Article N° 4358
INSOLITE
Devenue accro aux jeux d’argent, elle poursuit son médecin en justice
Imounachen Zitouni - 10 mars 2015 15:42Atteinte d'un trouble neurologique donnant un besoin irrépressible de bouger les jambes appelé aussi syndrome des «jambes sans repos», Brigitte commence un traitement à base de Sifrol en avril 2008. En avril 2009, les symptômes réapparaissent, et Brigitte retourne chez son neurologue qui lui prescrit des doses de 0,70 mg par jour, alors que la dose maximale recommandée est de 0,54 mg. Peu de temps après, elle est prise d'une irrésistible envie de parier et écume les casinos. Pour donner libre cours à ses pulsions, elle vole de l'argent à sa famille, à son employeur, et finit par contracter une dette de 184 000 euros.
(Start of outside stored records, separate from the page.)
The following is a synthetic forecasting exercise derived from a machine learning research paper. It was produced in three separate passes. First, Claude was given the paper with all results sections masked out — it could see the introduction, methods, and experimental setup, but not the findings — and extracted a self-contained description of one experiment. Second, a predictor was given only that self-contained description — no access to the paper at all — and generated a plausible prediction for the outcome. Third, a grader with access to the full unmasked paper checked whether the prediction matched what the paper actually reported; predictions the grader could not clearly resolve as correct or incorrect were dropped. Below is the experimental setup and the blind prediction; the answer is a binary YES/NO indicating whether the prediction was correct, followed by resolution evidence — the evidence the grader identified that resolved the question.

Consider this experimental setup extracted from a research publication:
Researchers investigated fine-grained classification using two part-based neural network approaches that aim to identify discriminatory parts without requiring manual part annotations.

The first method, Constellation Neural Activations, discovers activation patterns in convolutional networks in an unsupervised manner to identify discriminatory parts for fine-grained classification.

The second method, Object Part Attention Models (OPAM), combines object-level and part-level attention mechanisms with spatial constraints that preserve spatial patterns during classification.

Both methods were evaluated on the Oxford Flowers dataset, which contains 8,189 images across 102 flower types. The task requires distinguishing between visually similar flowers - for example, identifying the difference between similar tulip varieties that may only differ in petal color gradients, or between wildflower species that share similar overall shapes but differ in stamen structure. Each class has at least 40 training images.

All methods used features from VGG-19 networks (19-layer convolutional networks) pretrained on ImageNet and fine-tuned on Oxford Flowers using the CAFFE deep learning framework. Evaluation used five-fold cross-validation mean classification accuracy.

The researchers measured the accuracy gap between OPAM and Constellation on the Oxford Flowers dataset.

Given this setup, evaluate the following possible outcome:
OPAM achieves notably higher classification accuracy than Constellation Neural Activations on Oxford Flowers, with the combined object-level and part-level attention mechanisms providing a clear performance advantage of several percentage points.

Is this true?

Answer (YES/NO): NO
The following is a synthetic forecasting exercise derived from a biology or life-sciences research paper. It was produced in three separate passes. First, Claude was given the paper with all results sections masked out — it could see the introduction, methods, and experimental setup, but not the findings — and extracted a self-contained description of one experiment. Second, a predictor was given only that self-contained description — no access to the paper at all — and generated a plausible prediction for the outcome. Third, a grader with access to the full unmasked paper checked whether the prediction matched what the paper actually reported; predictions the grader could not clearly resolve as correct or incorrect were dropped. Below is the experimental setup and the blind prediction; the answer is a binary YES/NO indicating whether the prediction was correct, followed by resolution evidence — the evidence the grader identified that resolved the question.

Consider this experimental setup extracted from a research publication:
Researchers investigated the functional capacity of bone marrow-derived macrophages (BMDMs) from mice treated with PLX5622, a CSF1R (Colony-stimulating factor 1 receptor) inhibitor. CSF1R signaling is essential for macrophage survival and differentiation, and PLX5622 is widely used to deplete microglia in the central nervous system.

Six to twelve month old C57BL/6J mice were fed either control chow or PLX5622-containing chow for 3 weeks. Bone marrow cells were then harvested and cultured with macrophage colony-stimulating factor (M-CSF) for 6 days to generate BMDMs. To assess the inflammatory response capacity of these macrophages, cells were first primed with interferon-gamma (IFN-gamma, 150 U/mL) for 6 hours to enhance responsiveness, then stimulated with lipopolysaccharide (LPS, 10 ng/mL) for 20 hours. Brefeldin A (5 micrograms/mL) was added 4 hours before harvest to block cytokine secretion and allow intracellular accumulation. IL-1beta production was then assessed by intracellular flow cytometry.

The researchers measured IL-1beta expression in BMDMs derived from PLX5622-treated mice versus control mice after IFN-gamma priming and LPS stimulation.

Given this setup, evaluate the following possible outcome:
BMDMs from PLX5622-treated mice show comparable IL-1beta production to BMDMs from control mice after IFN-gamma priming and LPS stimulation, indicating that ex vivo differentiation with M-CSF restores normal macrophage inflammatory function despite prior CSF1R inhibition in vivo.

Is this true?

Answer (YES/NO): NO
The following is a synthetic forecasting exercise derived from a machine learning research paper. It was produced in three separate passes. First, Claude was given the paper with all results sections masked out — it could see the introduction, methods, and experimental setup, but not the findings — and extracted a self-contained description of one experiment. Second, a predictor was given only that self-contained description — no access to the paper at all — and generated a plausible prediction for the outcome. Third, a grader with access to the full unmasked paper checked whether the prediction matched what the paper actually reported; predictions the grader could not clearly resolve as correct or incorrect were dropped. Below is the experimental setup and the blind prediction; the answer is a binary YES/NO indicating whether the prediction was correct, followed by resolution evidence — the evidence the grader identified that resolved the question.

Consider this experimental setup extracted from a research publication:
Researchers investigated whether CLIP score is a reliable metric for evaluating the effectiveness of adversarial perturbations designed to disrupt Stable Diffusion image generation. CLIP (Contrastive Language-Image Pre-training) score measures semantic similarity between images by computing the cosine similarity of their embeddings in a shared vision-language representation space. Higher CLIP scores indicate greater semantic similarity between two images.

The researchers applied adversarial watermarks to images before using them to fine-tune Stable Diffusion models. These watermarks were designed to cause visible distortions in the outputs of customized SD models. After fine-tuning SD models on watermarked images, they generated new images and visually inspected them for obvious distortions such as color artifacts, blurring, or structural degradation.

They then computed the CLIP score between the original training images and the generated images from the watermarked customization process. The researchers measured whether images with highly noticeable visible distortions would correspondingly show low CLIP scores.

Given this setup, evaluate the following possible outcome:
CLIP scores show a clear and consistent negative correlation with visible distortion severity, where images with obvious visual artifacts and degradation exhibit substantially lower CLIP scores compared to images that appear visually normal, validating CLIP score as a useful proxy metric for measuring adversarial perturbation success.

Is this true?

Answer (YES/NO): NO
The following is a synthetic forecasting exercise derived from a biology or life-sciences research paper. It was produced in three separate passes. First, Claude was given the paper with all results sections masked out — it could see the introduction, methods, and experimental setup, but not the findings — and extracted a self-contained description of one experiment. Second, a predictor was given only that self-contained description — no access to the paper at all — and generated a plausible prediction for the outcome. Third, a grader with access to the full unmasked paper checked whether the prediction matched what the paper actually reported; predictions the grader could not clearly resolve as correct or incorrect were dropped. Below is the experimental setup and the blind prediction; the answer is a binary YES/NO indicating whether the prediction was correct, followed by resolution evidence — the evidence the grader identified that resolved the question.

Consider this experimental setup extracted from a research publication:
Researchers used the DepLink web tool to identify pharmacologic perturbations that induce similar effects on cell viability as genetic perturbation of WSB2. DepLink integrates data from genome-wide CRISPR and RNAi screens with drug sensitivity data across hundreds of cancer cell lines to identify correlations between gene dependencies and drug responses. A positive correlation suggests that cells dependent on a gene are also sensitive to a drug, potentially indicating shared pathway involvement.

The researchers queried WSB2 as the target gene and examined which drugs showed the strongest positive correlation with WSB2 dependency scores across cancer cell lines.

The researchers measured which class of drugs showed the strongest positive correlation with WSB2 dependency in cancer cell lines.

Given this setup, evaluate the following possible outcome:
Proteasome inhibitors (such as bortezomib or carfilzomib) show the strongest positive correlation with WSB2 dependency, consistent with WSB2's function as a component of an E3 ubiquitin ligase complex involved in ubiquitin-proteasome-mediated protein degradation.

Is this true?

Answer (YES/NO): NO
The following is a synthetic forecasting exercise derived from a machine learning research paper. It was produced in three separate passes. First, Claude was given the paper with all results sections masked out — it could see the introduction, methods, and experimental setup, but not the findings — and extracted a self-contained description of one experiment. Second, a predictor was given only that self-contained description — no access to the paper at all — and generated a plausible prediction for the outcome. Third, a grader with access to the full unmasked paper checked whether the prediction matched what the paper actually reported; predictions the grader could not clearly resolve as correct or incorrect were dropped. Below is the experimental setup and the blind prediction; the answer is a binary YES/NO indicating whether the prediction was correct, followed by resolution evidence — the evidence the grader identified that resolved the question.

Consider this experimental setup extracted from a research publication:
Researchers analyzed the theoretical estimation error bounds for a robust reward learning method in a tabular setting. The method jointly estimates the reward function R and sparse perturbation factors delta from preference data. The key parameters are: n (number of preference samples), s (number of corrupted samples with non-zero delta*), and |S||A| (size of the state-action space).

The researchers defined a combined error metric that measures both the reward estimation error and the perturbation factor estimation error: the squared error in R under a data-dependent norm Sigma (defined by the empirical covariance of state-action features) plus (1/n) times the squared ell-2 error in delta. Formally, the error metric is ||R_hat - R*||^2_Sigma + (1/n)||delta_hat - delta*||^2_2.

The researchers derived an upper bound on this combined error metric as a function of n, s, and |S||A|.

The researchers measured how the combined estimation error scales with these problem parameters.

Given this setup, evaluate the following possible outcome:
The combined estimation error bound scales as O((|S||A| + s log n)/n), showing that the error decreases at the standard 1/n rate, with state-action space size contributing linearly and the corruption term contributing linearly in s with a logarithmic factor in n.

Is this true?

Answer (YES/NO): NO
En janvier 2011, Brigitte tente de se suicider. Son médecin traitant fait alors des recherches et lui fait part des effets secondaires du Sifrol: la notice du médicament signale la possibilité de troubles comportementaux indésirables, dont l'«impulsion forte à jouer (de l'argent) de façon excessive malgré les graves conséquences». Le temps que son neurologue lui accorde un rendez-vous, Brigitte essaie une nouvelle fois de se donner la mort. En février 2011, son traitement est stoppé par le spécialiste aujourd'hui mis en cause. L'addiction disparaît deux semaines plus tard, laissant Brigitte et ses proches sans un sous.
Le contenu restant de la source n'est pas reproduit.